6. Open questions (TODO)

These are deliberately not resolved in this doc. They should each become their own bead before implementation.

  • TODO: re-identification across Removed boundaries. When a player leaves the frame for longer than track_buffer, ByteTrack/BoT-SORT will issue a new ID. We need a re-ID strategy: appearance embeddings (OSNet / TorchReID), team+jersey heuristics, or post-hoc spatial proximity. The doc reserves the reid_parent_track_id field but does not specify how it is populated.

  • TODO: team assignment. How team_id is assigned (kit-colour clustering on the bbox crop, manual labelling, classifier head). Needs a separate design. Until then team_id stays None in the sidecar.

  • TODO: jersey number recognition. OCR on the back/chest crop is the obvious approach but accuracy on broadcast video is unproven. Reserve the jersey_number field; populate it lazily.

  • TODO: streaming vs batch producers. The current proposal assumes a batch producer that writes tracks.parquet once at end-of-match. For a live-feed producer we likely want either:

  • Append-friendly Parquet (one file per N-second chunk under tracks/chunks/<chunk_id>.parquet, compacted at end of match), or
  • A row-oriented JSONL tail file that gets converted to Parquet in a finalisation step. Pick one before building a streaming producer.

  • TODO: schema version negotiation. schema_version is in tracks_meta.json but there is no read-side enforcement. Define the policy (reject? best-effort upgrade?) before we have multiple producer versions in the wild.

  • TODO: ground truth / eval format. Decide whether evaluation uses the canonical Parquet directly via a footy-track-shaped metric, or exports to MOT-CSV and runs py-motmetrics / TrackEval. The recommendation is "both: canonical for storage, MOT-CSV for the evaluator", but the exporter is not yet written.

  • TODO: ball as a track. The schema does not distinguish person- tracks from ball-tracks beyond the label column. Confirm that ball trajectories want the same Track shape, or whether they need their own (e.g. with possession / out-of-play state).

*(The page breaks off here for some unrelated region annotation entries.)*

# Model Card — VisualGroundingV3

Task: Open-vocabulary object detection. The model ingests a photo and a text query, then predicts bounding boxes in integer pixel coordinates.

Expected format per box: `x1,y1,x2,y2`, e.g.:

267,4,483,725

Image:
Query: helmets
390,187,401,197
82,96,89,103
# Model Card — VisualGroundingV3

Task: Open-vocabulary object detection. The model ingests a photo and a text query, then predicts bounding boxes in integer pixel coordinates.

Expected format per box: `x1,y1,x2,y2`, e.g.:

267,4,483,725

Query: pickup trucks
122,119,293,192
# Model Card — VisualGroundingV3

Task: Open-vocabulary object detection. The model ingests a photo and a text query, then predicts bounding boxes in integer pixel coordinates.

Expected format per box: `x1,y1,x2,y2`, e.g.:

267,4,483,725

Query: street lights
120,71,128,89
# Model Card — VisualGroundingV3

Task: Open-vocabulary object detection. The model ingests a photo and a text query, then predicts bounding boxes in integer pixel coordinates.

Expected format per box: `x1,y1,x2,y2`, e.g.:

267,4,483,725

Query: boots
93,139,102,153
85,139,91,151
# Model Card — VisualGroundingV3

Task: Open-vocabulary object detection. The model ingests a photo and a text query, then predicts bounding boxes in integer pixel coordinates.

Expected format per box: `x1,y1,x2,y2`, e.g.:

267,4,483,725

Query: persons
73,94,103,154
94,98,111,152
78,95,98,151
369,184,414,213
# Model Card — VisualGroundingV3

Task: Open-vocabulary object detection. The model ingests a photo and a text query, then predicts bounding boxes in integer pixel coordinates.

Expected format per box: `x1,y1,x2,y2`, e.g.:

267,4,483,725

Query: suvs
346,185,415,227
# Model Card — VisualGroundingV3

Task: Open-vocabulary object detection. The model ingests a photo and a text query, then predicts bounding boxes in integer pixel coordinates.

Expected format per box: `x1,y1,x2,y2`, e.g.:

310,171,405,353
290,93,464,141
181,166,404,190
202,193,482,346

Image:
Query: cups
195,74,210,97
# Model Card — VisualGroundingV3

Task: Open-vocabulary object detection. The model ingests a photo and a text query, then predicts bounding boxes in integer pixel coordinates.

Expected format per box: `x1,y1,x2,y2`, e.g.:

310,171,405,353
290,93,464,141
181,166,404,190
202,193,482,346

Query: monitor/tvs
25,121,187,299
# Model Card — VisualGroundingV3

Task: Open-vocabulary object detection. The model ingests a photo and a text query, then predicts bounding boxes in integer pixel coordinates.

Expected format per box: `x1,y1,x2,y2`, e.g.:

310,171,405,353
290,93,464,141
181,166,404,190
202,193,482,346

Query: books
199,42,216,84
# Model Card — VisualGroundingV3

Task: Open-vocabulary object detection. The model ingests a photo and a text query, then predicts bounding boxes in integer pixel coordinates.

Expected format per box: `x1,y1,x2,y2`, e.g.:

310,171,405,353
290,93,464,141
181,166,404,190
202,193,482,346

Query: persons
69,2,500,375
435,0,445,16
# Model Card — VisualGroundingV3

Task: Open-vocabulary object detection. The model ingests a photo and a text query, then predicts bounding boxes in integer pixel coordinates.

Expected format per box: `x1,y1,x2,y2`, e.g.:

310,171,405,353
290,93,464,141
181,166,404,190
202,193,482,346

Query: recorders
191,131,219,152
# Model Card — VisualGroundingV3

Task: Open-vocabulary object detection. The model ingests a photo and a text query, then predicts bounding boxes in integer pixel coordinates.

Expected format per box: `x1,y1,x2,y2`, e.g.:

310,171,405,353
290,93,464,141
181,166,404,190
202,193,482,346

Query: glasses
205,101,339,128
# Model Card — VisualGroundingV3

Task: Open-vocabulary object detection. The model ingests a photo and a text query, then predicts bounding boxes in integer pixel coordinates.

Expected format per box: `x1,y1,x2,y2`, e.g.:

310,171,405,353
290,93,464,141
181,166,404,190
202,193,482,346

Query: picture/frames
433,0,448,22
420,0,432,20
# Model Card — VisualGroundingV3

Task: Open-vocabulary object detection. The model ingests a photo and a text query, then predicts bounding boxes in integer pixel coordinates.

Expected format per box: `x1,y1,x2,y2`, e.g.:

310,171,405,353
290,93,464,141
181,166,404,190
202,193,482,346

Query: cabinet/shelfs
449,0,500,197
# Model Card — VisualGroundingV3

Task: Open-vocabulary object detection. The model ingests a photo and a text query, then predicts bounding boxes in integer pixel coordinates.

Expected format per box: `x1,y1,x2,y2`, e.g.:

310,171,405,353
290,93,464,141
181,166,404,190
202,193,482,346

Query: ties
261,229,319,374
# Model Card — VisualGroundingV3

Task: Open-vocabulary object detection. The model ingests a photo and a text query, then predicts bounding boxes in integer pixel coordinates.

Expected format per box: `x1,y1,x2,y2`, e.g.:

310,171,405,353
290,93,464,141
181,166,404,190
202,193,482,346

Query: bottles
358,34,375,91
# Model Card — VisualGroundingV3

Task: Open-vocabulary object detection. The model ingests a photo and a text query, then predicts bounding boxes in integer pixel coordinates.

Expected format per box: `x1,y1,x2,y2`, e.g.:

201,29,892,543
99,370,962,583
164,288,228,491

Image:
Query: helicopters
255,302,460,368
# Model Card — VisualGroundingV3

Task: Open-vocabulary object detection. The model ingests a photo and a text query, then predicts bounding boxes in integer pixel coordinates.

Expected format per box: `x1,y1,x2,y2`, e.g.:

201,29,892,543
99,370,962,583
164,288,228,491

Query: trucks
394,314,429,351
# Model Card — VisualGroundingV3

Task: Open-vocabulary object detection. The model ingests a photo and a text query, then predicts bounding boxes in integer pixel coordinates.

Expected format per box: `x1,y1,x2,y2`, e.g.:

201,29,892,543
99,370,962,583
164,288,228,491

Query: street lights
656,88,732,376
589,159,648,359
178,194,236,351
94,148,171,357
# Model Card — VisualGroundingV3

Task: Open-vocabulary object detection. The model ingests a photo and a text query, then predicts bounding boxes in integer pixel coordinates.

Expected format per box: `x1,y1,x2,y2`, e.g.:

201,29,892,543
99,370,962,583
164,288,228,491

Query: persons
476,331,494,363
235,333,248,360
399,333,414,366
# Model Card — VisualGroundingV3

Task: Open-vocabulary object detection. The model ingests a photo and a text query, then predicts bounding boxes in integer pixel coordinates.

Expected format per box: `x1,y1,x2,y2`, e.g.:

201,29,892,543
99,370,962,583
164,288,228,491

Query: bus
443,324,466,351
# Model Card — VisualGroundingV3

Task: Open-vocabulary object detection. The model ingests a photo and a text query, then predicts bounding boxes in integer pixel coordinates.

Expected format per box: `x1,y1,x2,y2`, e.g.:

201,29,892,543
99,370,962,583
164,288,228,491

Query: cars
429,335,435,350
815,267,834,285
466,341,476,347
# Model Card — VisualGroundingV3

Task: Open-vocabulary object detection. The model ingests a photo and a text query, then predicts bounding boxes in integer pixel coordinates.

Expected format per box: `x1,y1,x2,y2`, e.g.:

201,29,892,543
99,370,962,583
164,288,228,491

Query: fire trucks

  • TODO: how Track integrates with FrameDetections. Today FrameDetections (in schema.py) holds untracked per-frame detections. We need to decide whether Track-aware code reads the Parquet directly or whether FrameDetections gains a track_id field on ObjectDetection.


7. Summary

  • Schema: BoundingBox (normalised top-left xywh, matches existing ObjectDetection) → Detection (per-frame, carries ContinuousTime and track_id) → Track (summary, sidecar-stored).
  • File format: per-match Parquet of Detection rows + JSON sidecar for track-level metadata. MOT-CSV is an exporter, not the canonical format.
  • Lifecycle: confirmed-only emission, monotonic non-reused IDs, re-ID via a new track linking back to the parent — all post-hoc and append-only friendly.
  • Open questions around re-ID, team / jersey identity, and streaming producers are deliberately deferred and tagged as TODOs above.